Dear Captain Awkward,
I accidentally found a diamond ring in my boyfriend’s bag when he returned home from a recent trip to see his family. We have been together for three years, but have been on rocky territory for a while. We had a fight shortly before he left to see his family, which led to me saying I thought we should get counseling, which he wasn’t super interested in. As a compromise, I said we should give ourselves two months to work on our issues, and if we couldn’t make headway, see a counselor, and then…. ( I realize I didn’t make it explicit in our conversation, but I meant that if we couldn’t make things right, we should break up, as four months will take us through the end of our lease).
I’ve been feeling not great about the relationship, and seeing the ring, and the oh fuck feelings it brought up, makes me realize that I’m basically done. However, he is not an asshole, and I don’t want to to hurt him. I am worried he may be thinking of a Christmas proposal (there is a suspicious package under the tree), which… please no. No no no no no no no. How do I head off this potential proposal off at the pass? Or, if that isn’t possible, how do I very gently let him down if he does propose?
Saddling Up the Nopetopus
Ohhhhh my heart goes out to both of you. All of your options are awkward.

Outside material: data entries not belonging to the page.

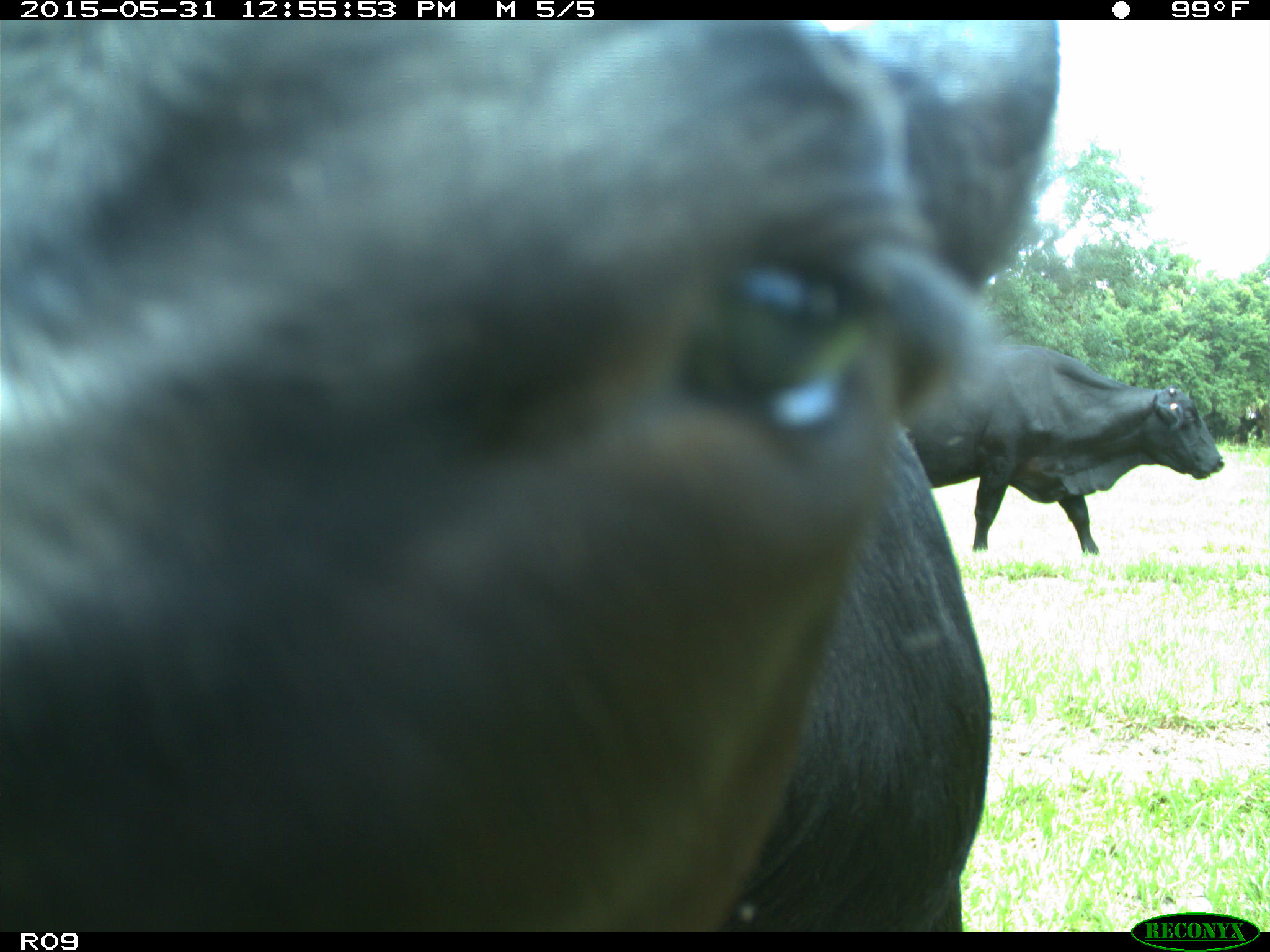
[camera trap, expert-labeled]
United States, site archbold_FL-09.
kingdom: Animalia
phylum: Chordata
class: Mammalia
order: Artiodactyla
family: Bovidae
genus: Bos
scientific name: Bos taurus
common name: domestic cow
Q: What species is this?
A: Bos taurus (domestic cow).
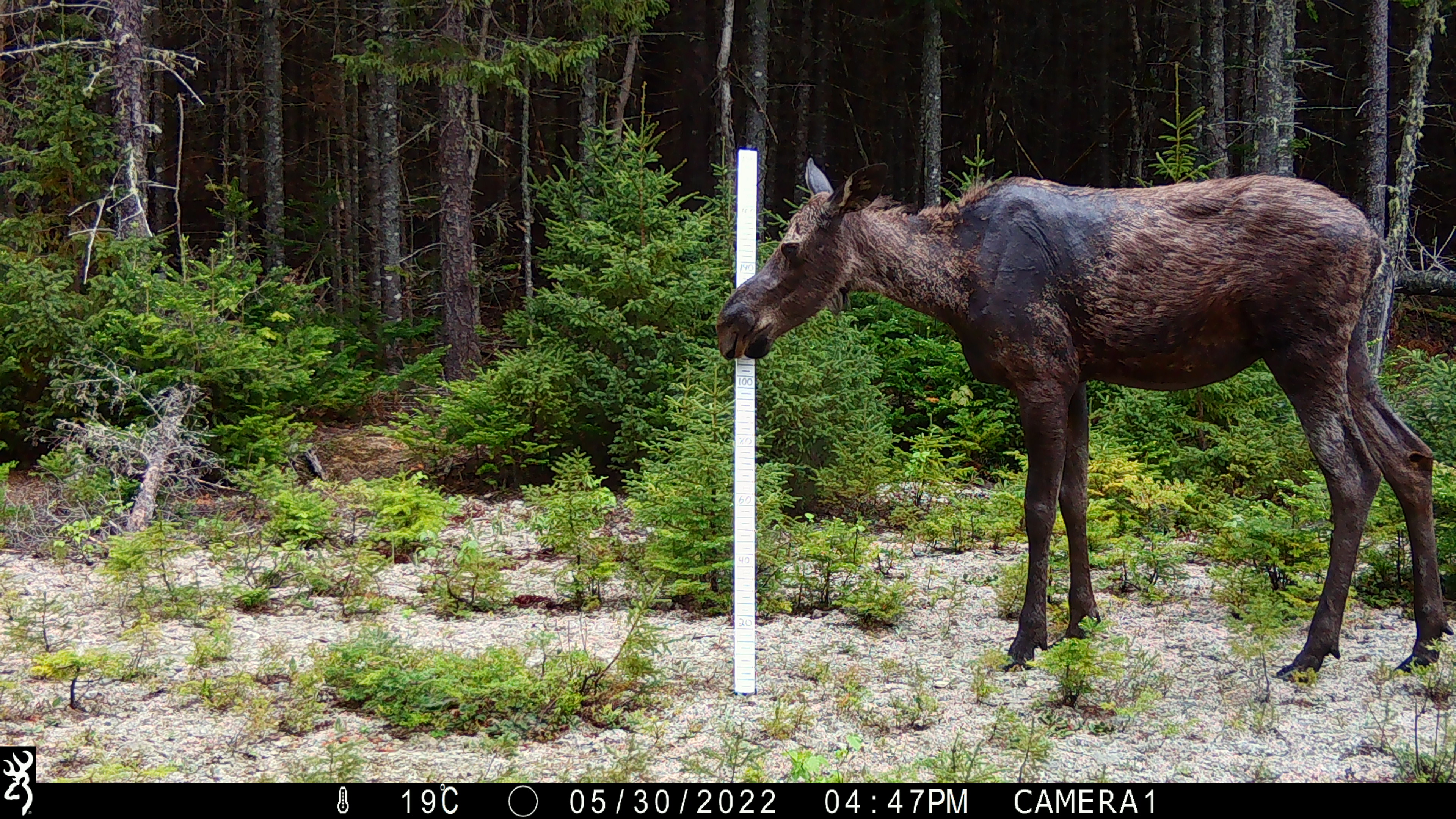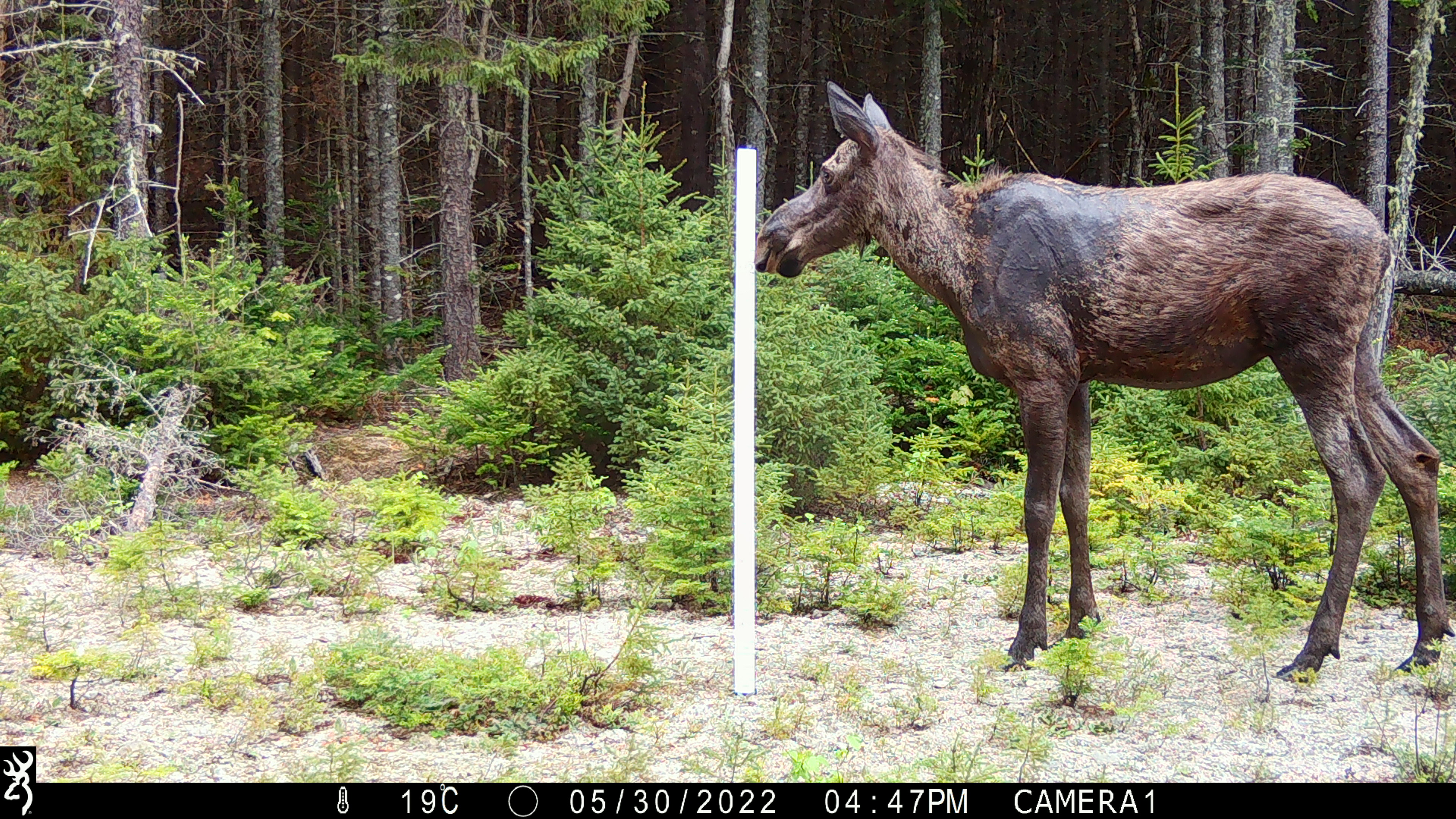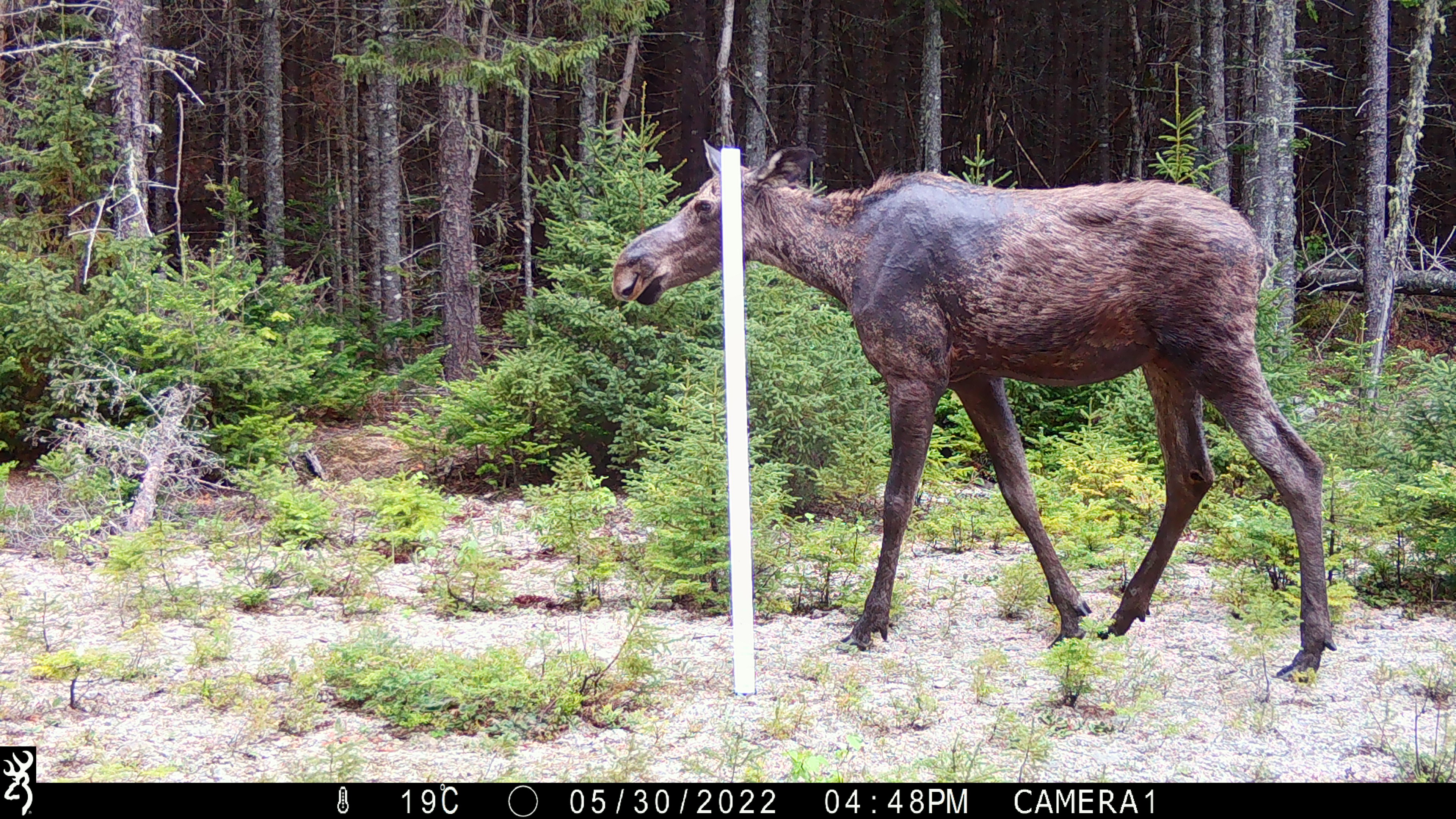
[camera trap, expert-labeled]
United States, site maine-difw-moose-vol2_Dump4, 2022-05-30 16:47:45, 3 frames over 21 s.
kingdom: Animalia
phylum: Chordata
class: Mammalia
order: Artiodactyla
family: Cervidae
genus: Alces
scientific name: Alces alces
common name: moose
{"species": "moose (Alces alces)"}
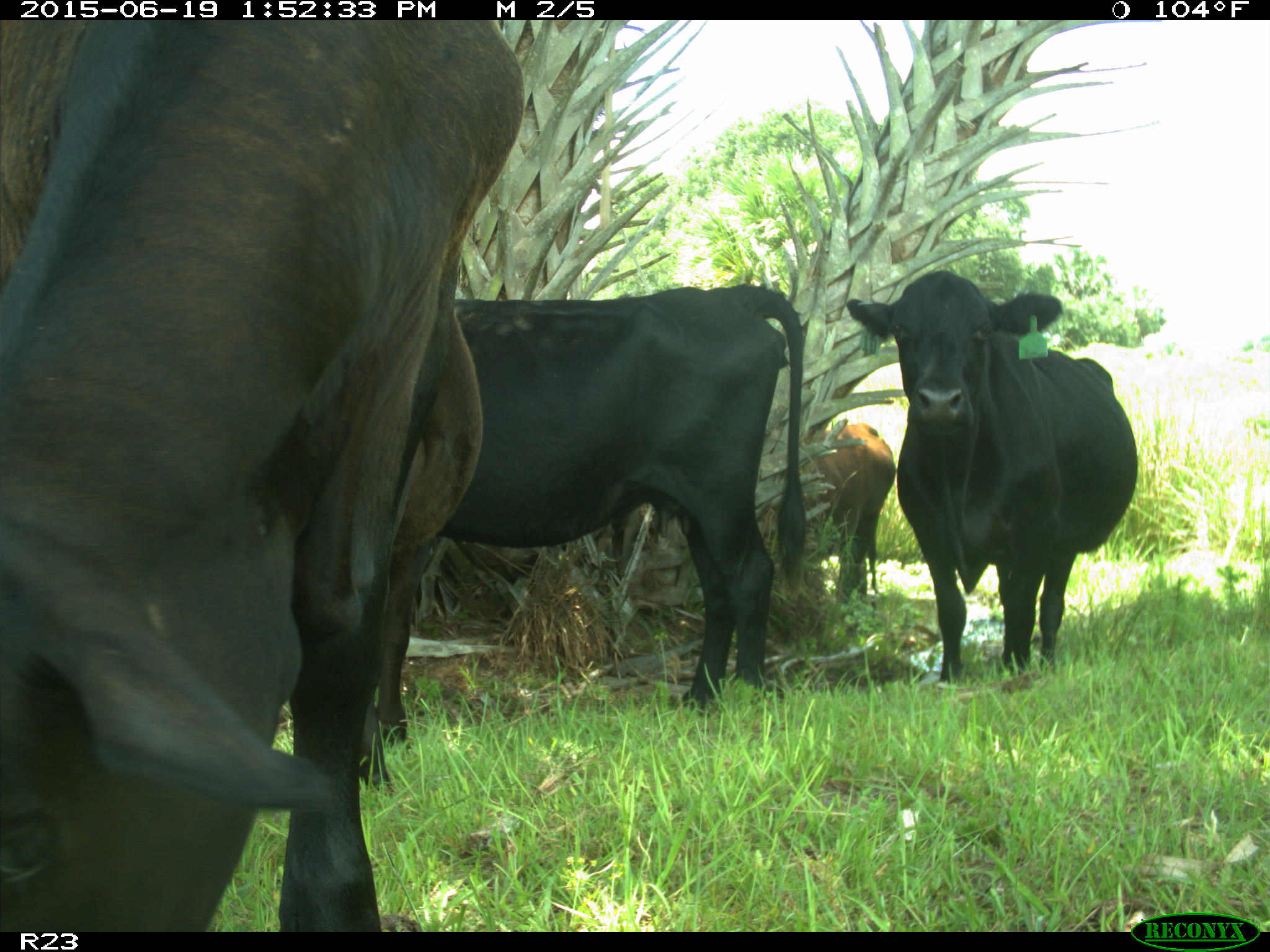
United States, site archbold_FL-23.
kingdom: Animalia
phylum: Chordata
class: Mammalia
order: Artiodactyla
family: Suidae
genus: Sus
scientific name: Sus scrofa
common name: wild boar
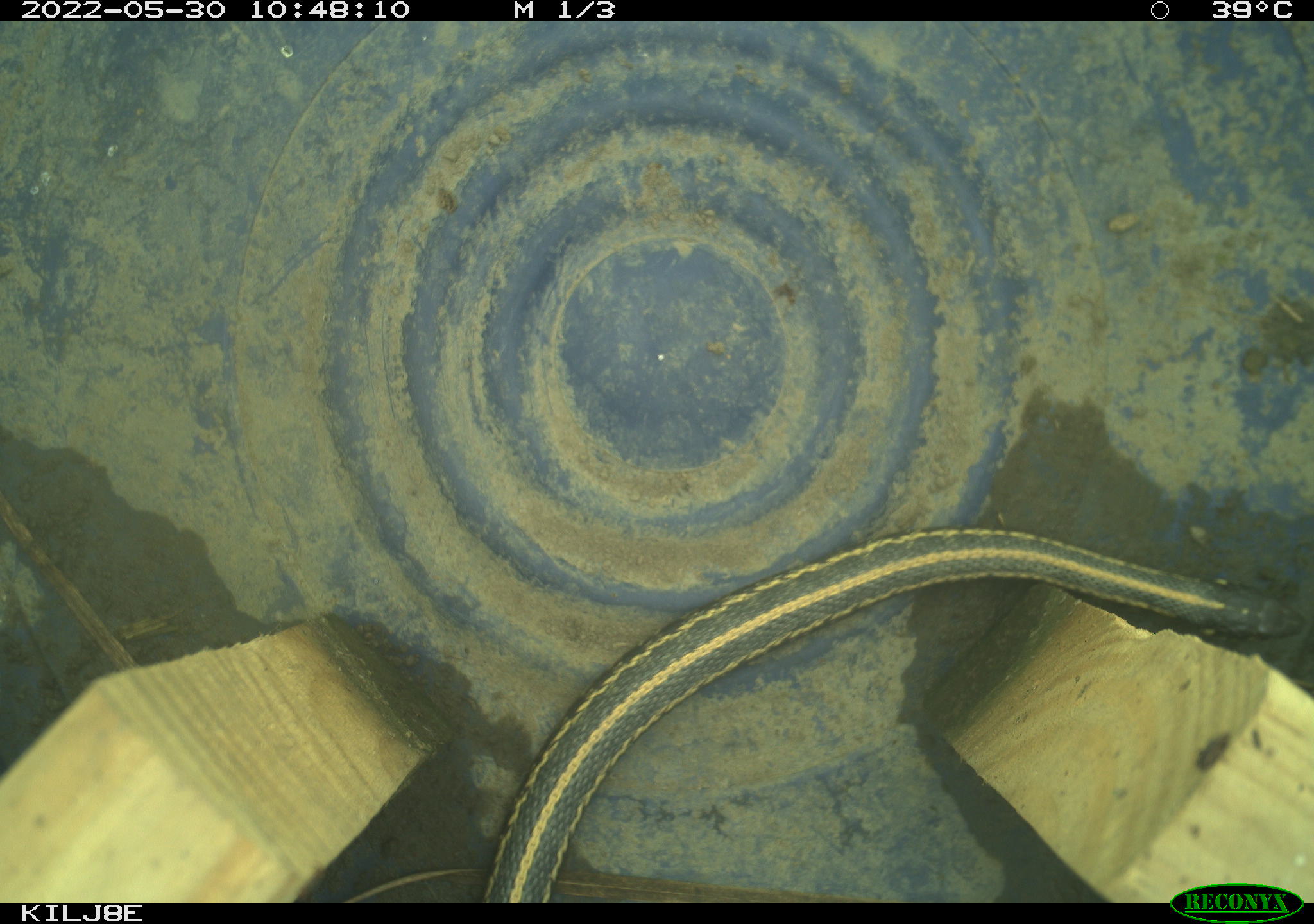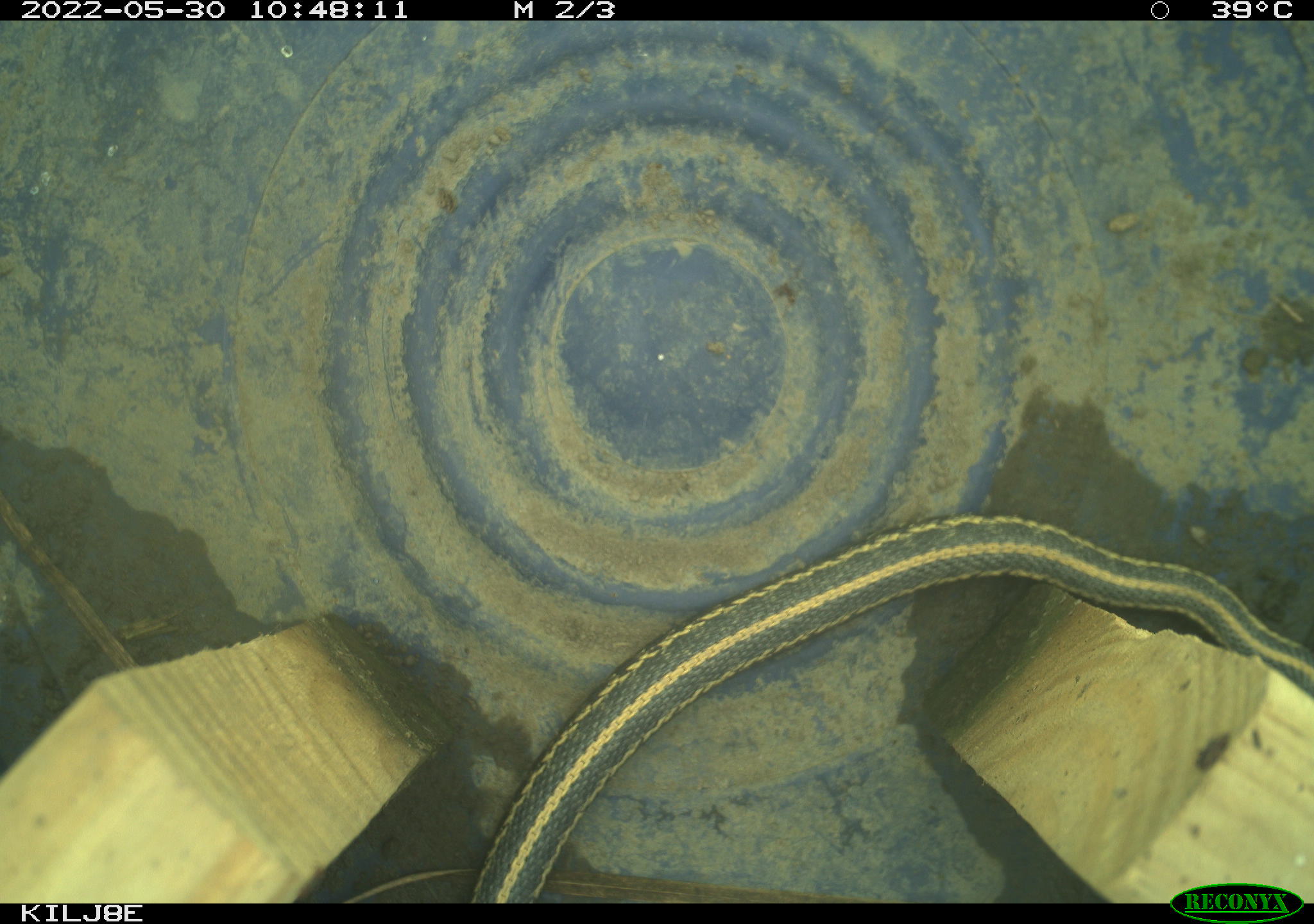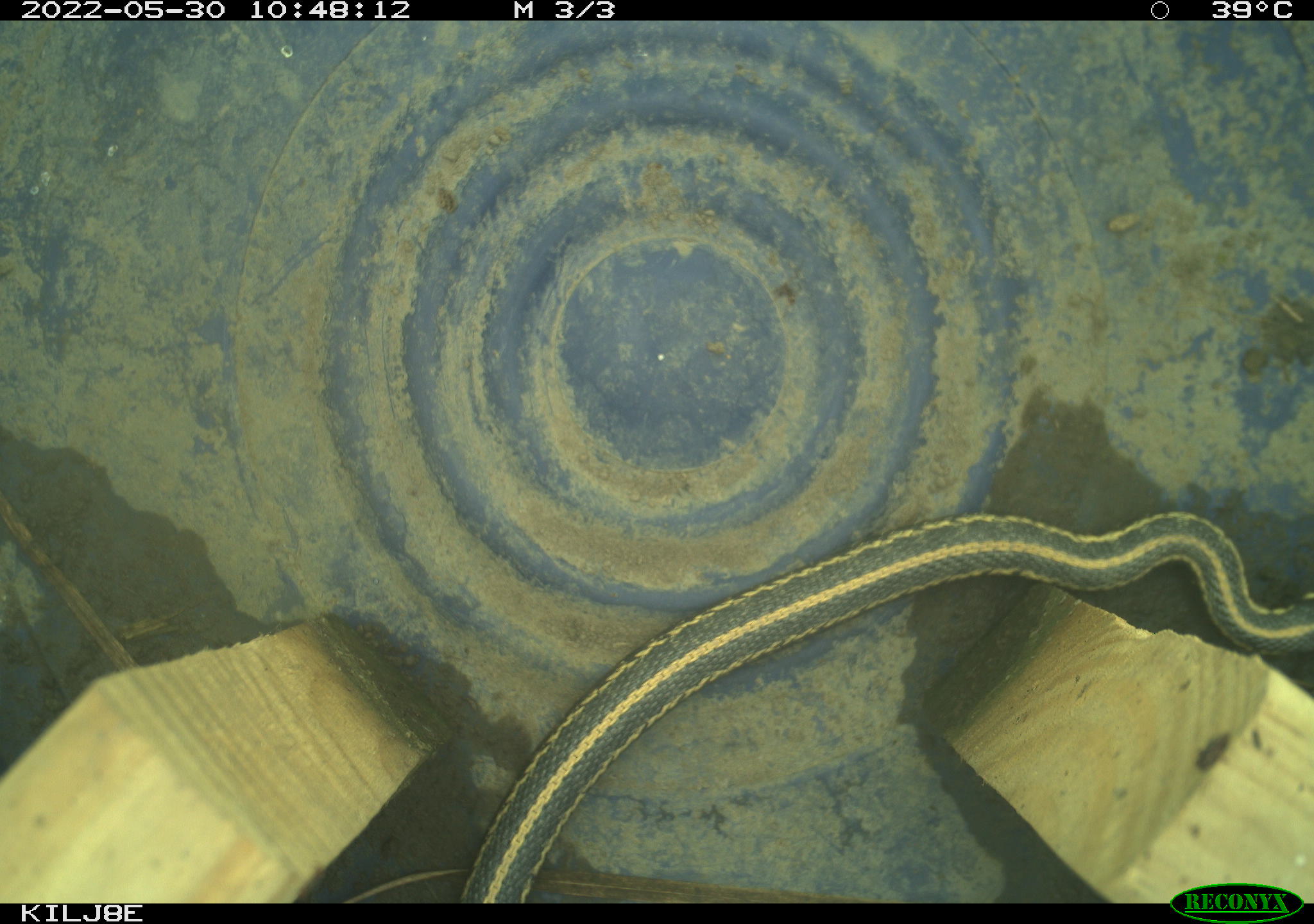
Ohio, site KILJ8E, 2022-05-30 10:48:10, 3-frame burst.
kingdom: Animalia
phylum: Chordata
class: Reptilia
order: Squamata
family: Colubridae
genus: Thamnophis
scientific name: Thamnophis sirtalis sirtalis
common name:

Option 1: “Boyfriend, when I was putting your suitcase up I found a diamond ring in it. That’s, um, not a usual thing you carry around, and given the proximity to Christmas and some of the talks we’ve been having about our relationship, I don’t feel like pretending that I didn’t see it is the right thing to do...”
He’ll say some stuff and you’ll say some stuff and you’ll probably be broken up by the end of the conversation and it will be done.
Or, Option 2, you can break up with him without mentioning the ring or that you saw it. “Christmas is bad timing, but while you were with your family I did some thinking, and I think it’s time to end this. I am so sorry.”
Option 3: Brazen it out and hope the ring is a family heirloom he brought home “just in case” but with no immediate plans to give it away, like, his mom said “Here’s grandma’s ring…just in case!” and pressed it on him. Maybe?
Urgggghhhh. Urrrrrrrrrrrrrrrrgggggggggggggggghhhhhhhhhhh. I could not do this waiting thing – I’m terrible at surprises when there are GOOD presents to be had. This letter writer has the mirror problem (which friend of blog Dana Norris answers beautifully) and I stand by my worldview that decisions like marriage should not be a surprise!!!!! ambush and jewelry should not feel like a ticking time-bomb.
Option 4: Ride it out, and if he actually asks, say “I am so very honored that you asked me, and this is incredibly beautiful and sweet, but…” “But??” “But I don’t want to marry you, I’m so sorry.”
The truth is the ethical way through this, whichever option you choose. It’s time. You know it’s time. In a way he has given you a gift of the next four months to work on starting your new, single life instead of limping through couples’ counseling and trying to make it work out. You can be friendly and kind to each other even if you aren’t a couple any longer.
In the meantime, I send you urrrrrggggggghhhhs of solidarity.